Kritikpunkte wären ja da…

Dabei würde es tatsächlich Kritikpunkte geben. In der Sportzeitung habe ich sie ausformuliert, hier nur kurz angerissen: Personalpolitik, Spielaufbau, Stürmerzuschnitt, Konzept bis zu U16 runter – das wären Punkte, die an Marcel Koller zu kritisieren wären, wenn Fellner das hätte tun wollen. Dass er sich auf die Nationalität schmeißt, zeigt die Niedertracht des Unterfangens. Dass er damit rechnen konnte, dass ein nicht unerheblicher Teil Fußballösterreichs sich einen „Herzerl“ mit „Schmäh“ und heimischem Pass wünschen würde, ist erschreckend. Gott sei Dank funktioniert der Ausländerbeißreflex nicht beim Gros der Bevölkerung, aber doch bei einem Fünftel, interpretiert man die Nationalratswahlen in diese Richtung. Hätte Koller „national“ entschieden, wäre das in der Fellner’schen Logik folgerichtig gewesen, er hätte einen aus seinem Klüngel hingeschrieben. Die Idiotie in dem Punkt ist aber ganz deutlich, dass Koller dann aber überhaupt kein Söldner wäre, sondern ganz genau das getan hätte, was ein Fellner sich vom Ausländer erwarten würde. Eine verrückte Denke ist das.

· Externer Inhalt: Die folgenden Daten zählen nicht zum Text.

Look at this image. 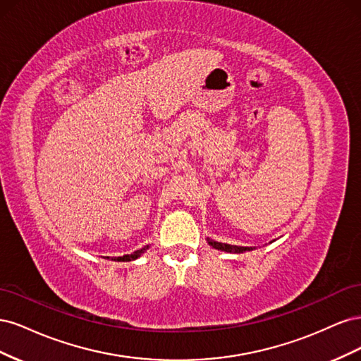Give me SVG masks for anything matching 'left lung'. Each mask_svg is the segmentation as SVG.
<instances>
[{
    "label": "left lung",
    "instance_id": "obj_1",
    "mask_svg": "<svg viewBox=\"0 0 361 361\" xmlns=\"http://www.w3.org/2000/svg\"><path fill=\"white\" fill-rule=\"evenodd\" d=\"M209 244L214 248H218L221 251H227V253H244V251L250 250L248 247H236V245H231V244H220V243H212V241H209Z\"/></svg>",
    "mask_w": 361,
    "mask_h": 361
}]
</instances>
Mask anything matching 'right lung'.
<instances>
[{
	"label": "right lung",
	"mask_w": 361,
	"mask_h": 361,
	"mask_svg": "<svg viewBox=\"0 0 361 361\" xmlns=\"http://www.w3.org/2000/svg\"><path fill=\"white\" fill-rule=\"evenodd\" d=\"M146 248H147V247H145V248H140V250L134 251V253L125 255V256H122V257H117V259H114V260H117V262H129V260H134V259L140 257V256H141V253H145Z\"/></svg>",
	"instance_id": "obj_1"
}]
</instances>
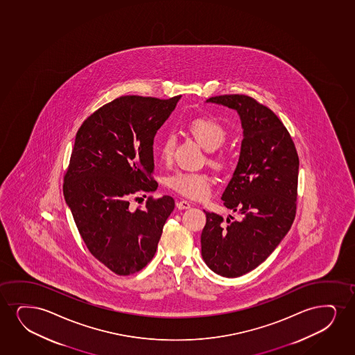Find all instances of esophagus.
<instances>
[{
    "label": "esophagus",
    "instance_id": "esophagus-1",
    "mask_svg": "<svg viewBox=\"0 0 355 355\" xmlns=\"http://www.w3.org/2000/svg\"><path fill=\"white\" fill-rule=\"evenodd\" d=\"M176 207L179 210H186V209L191 207V204L187 200H179V202H176Z\"/></svg>",
    "mask_w": 355,
    "mask_h": 355
}]
</instances>
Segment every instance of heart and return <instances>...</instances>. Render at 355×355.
I'll list each match as a JSON object with an SVG mask.
<instances>
[{
	"mask_svg": "<svg viewBox=\"0 0 355 355\" xmlns=\"http://www.w3.org/2000/svg\"><path fill=\"white\" fill-rule=\"evenodd\" d=\"M189 130L198 143L207 150H216L220 148L228 139V130L218 120L214 117H197L189 123ZM175 148V137L168 135L162 139L158 146V155L162 161H171ZM217 168H227L229 158L225 155L210 159ZM212 179L207 173L202 171H176L169 176L168 186L175 192L191 198V199H204L210 193Z\"/></svg>",
	"mask_w": 355,
	"mask_h": 355,
	"instance_id": "b5f03b06",
	"label": "heart"
}]
</instances>
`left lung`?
Listing matches in <instances>:
<instances>
[{
    "label": "left lung",
    "instance_id": "left-lung-1",
    "mask_svg": "<svg viewBox=\"0 0 355 355\" xmlns=\"http://www.w3.org/2000/svg\"><path fill=\"white\" fill-rule=\"evenodd\" d=\"M236 110L243 139L238 166L222 194L223 205L238 212L227 220L205 212L202 256L223 277L256 269L279 246L295 218L299 157L287 128L272 110L245 94L207 99Z\"/></svg>",
    "mask_w": 355,
    "mask_h": 355
}]
</instances>
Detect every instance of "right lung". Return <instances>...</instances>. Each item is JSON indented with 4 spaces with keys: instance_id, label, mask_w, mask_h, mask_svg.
Here are the masks:
<instances>
[{
    "instance_id": "add662e5",
    "label": "right lung",
    "mask_w": 355,
    "mask_h": 355,
    "mask_svg": "<svg viewBox=\"0 0 355 355\" xmlns=\"http://www.w3.org/2000/svg\"><path fill=\"white\" fill-rule=\"evenodd\" d=\"M181 96H122L96 110L78 130L63 196L91 254L116 275L151 261L163 225L175 207L171 196L148 197L132 211L133 197L157 189L153 139Z\"/></svg>"
}]
</instances>
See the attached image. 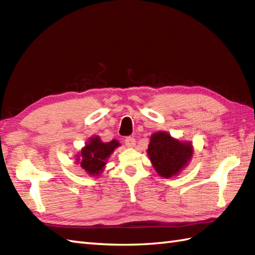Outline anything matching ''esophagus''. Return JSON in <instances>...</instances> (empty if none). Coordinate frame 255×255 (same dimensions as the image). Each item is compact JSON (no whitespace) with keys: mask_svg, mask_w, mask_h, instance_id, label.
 <instances>
[{"mask_svg":"<svg viewBox=\"0 0 255 255\" xmlns=\"http://www.w3.org/2000/svg\"><path fill=\"white\" fill-rule=\"evenodd\" d=\"M125 143H126L127 147H134V144H136V139L132 137H126L125 138Z\"/></svg>","mask_w":255,"mask_h":255,"instance_id":"34e87169","label":"esophagus"}]
</instances>
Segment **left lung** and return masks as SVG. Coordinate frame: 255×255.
<instances>
[{"label": "left lung", "mask_w": 255, "mask_h": 255, "mask_svg": "<svg viewBox=\"0 0 255 255\" xmlns=\"http://www.w3.org/2000/svg\"><path fill=\"white\" fill-rule=\"evenodd\" d=\"M148 156L154 170L162 177L177 175L193 156L191 142H182L165 131L154 132L150 138Z\"/></svg>", "instance_id": "obj_1"}]
</instances>
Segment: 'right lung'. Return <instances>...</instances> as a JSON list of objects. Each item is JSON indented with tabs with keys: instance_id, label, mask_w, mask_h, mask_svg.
Returning <instances> with one entry per match:
<instances>
[{
	"instance_id": "obj_1",
	"label": "right lung",
	"mask_w": 255,
	"mask_h": 255,
	"mask_svg": "<svg viewBox=\"0 0 255 255\" xmlns=\"http://www.w3.org/2000/svg\"><path fill=\"white\" fill-rule=\"evenodd\" d=\"M118 145L117 140L103 142L99 136L91 137L85 143V147L77 155V163L88 173L89 175H100L107 162V159Z\"/></svg>"
}]
</instances>
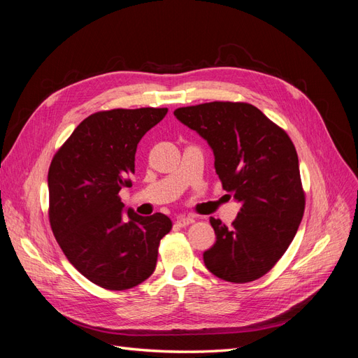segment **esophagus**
Here are the masks:
<instances>
[{"instance_id": "esophagus-1", "label": "esophagus", "mask_w": 358, "mask_h": 358, "mask_svg": "<svg viewBox=\"0 0 358 358\" xmlns=\"http://www.w3.org/2000/svg\"><path fill=\"white\" fill-rule=\"evenodd\" d=\"M196 222V220L192 218V216H179V218L176 220V224L179 227H187V225H191Z\"/></svg>"}]
</instances>
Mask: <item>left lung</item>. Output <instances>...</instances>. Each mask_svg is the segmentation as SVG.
Wrapping results in <instances>:
<instances>
[{"label": "left lung", "mask_w": 358, "mask_h": 358, "mask_svg": "<svg viewBox=\"0 0 358 358\" xmlns=\"http://www.w3.org/2000/svg\"><path fill=\"white\" fill-rule=\"evenodd\" d=\"M175 116L208 140L222 188L242 204L231 227L210 218L216 242L203 254L204 266L227 282H252L285 254L305 213L294 143L243 101L179 107Z\"/></svg>", "instance_id": "1"}]
</instances>
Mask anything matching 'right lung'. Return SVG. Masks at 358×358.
Masks as SVG:
<instances>
[{"instance_id":"add662e5","label":"right lung","mask_w":358,"mask_h":358,"mask_svg":"<svg viewBox=\"0 0 358 358\" xmlns=\"http://www.w3.org/2000/svg\"><path fill=\"white\" fill-rule=\"evenodd\" d=\"M169 109H113L90 115L53 155L49 222L64 255L92 284L129 289L154 273L159 241L171 230L164 213L140 216L119 191L133 185L137 145Z\"/></svg>"}]
</instances>
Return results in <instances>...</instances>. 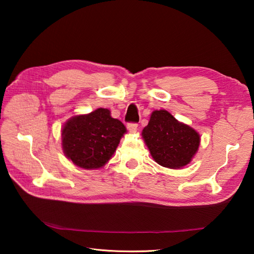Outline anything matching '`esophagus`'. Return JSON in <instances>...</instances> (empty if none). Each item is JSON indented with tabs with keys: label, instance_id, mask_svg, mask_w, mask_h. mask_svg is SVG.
<instances>
[{
	"label": "esophagus",
	"instance_id": "1",
	"mask_svg": "<svg viewBox=\"0 0 254 254\" xmlns=\"http://www.w3.org/2000/svg\"><path fill=\"white\" fill-rule=\"evenodd\" d=\"M127 128L130 132H135L137 124H134V123H129V124H127Z\"/></svg>",
	"mask_w": 254,
	"mask_h": 254
}]
</instances>
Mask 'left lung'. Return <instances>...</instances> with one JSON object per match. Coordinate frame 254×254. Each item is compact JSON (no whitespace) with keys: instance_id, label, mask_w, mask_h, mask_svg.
<instances>
[{"instance_id":"left-lung-1","label":"left lung","mask_w":254,"mask_h":254,"mask_svg":"<svg viewBox=\"0 0 254 254\" xmlns=\"http://www.w3.org/2000/svg\"><path fill=\"white\" fill-rule=\"evenodd\" d=\"M142 136L153 160L174 170L189 164L200 144V135L196 130L178 122L166 110L151 113Z\"/></svg>"}]
</instances>
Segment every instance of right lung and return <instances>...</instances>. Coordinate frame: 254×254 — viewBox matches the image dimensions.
<instances>
[{
	"label": "right lung",
	"mask_w": 254,
	"mask_h": 254,
	"mask_svg": "<svg viewBox=\"0 0 254 254\" xmlns=\"http://www.w3.org/2000/svg\"><path fill=\"white\" fill-rule=\"evenodd\" d=\"M125 133L124 124L113 119L108 109L75 115L63 128L64 152L75 165L95 170L111 159Z\"/></svg>",
	"instance_id": "right-lung-1"
}]
</instances>
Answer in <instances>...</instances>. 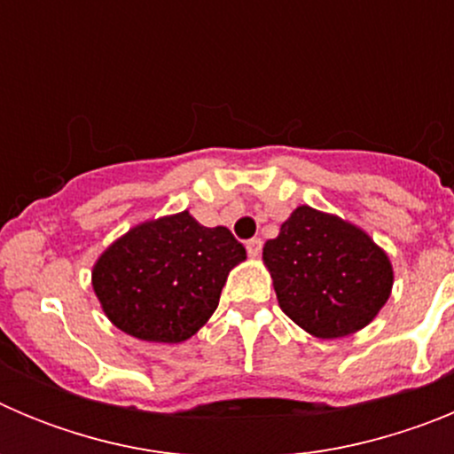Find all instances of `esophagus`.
<instances>
[{
    "label": "esophagus",
    "mask_w": 454,
    "mask_h": 454,
    "mask_svg": "<svg viewBox=\"0 0 454 454\" xmlns=\"http://www.w3.org/2000/svg\"><path fill=\"white\" fill-rule=\"evenodd\" d=\"M247 254L252 256V259H256V256L262 254V247H263V240L262 239H250L247 240Z\"/></svg>",
    "instance_id": "1"
}]
</instances>
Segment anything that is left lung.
<instances>
[{"label":"left lung","mask_w":454,"mask_h":454,"mask_svg":"<svg viewBox=\"0 0 454 454\" xmlns=\"http://www.w3.org/2000/svg\"><path fill=\"white\" fill-rule=\"evenodd\" d=\"M263 263L284 314L318 339L355 334L391 295L387 252L356 224L307 204L266 240Z\"/></svg>","instance_id":"obj_1"}]
</instances>
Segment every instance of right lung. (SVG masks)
<instances>
[{
    "instance_id": "right-lung-1",
    "label": "right lung",
    "mask_w": 454,
    "mask_h": 454,
    "mask_svg": "<svg viewBox=\"0 0 454 454\" xmlns=\"http://www.w3.org/2000/svg\"><path fill=\"white\" fill-rule=\"evenodd\" d=\"M246 247L227 227L188 211L147 220L114 240L92 266V288L118 330L152 343H182L211 318Z\"/></svg>"
}]
</instances>
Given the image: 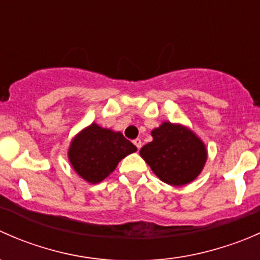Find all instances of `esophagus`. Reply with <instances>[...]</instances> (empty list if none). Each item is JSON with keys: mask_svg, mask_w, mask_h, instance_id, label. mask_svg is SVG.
Listing matches in <instances>:
<instances>
[{"mask_svg": "<svg viewBox=\"0 0 260 260\" xmlns=\"http://www.w3.org/2000/svg\"><path fill=\"white\" fill-rule=\"evenodd\" d=\"M133 143H135V146H136V147H137V148H138V149H140V148H141V147H142V141H141V140H140V138H136V140H135V141H133Z\"/></svg>", "mask_w": 260, "mask_h": 260, "instance_id": "esophagus-1", "label": "esophagus"}]
</instances>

Fußball als Abbild der Gesellschaft

Wir Sportjournalisten reden uns gerne ein, dass der Fußball ein Abbild der Gesellschaft ist. Und das stimmt bis zu einem gewissen Punkt sicherlich auch. Das reicht von der breiten Akzeptanz – dass man das 2013 überhaupt schreiben muss! – der in zweiter Generation „Zuagroast’n“ bis zu dem Umstand, dass die Veilchen ihre Nazis bis auf einen kleinen Prozentsatz genauso wenig loswerden können wie Österreich die Objekt21er. Oder der Turbokapitalismus, der Fußballklubs schon vor der Bankenkrise 2008 in den Ruin trieb, dem Michel Platini in französisch-sozialistischer Zentraliltätstradition mit dem Financial Fair Play den Riegel vorschieben möchte. Dass Fellner nun hier folgerichtig von links, rechts, oben und unten Rüge erfährt, ist unter mehreren Gesichtspunkten folgerichtig.

Missinterpretation

Dem ÖFB hier nun eine Vorreiterrolle in die Schuhe zu schieben, wäre allerdings falsch. Es ist reiner Opportunismus. Das zeigt auch die Geschichte rund um Salzburg-Stürmer Alan. Es gibt keine Stürmer mit heimischem Pass, denen auf lange Sicht so ein Können zugestanden wird. Darum interessiert sich der ÖFB für ihn. Selbiges betraf die Teamchefsuche. Die Stimmung im Land kippte, auch dank des Aufkommens kritischer Web 2.0-Medien wie 90minuten.at, ballverliebt.eu oder abseits.at, die mit verschiedenen Ansätzen versuchten, die Hilflosigkeit des heimischen (Nationalteam-)Kicks aufzudröseln. Nach Brückner-Missverständnis und Constantini-Hurrafußball hätte ja dennoch nichts gegen einen Trainer aus Österreich gesprochen, der eventuell keine Gehälter aus der deutschen Bundesliga gewohnt war. Es gab halt keinen. Vor selbigem Problem wäre man diesen Tagen auch gestanden. Die einzig ernsthafte heimische Möglichkeit wäre Peter Stöger gewesen. Fachkreise hätten Experimente mit Tüftlern wie Damir Canadi oder Adi Hütter vielleicht nicht abgelehnt; diese hätte der ÖFB der breiten Masse aber niemals nicht verkaufen können.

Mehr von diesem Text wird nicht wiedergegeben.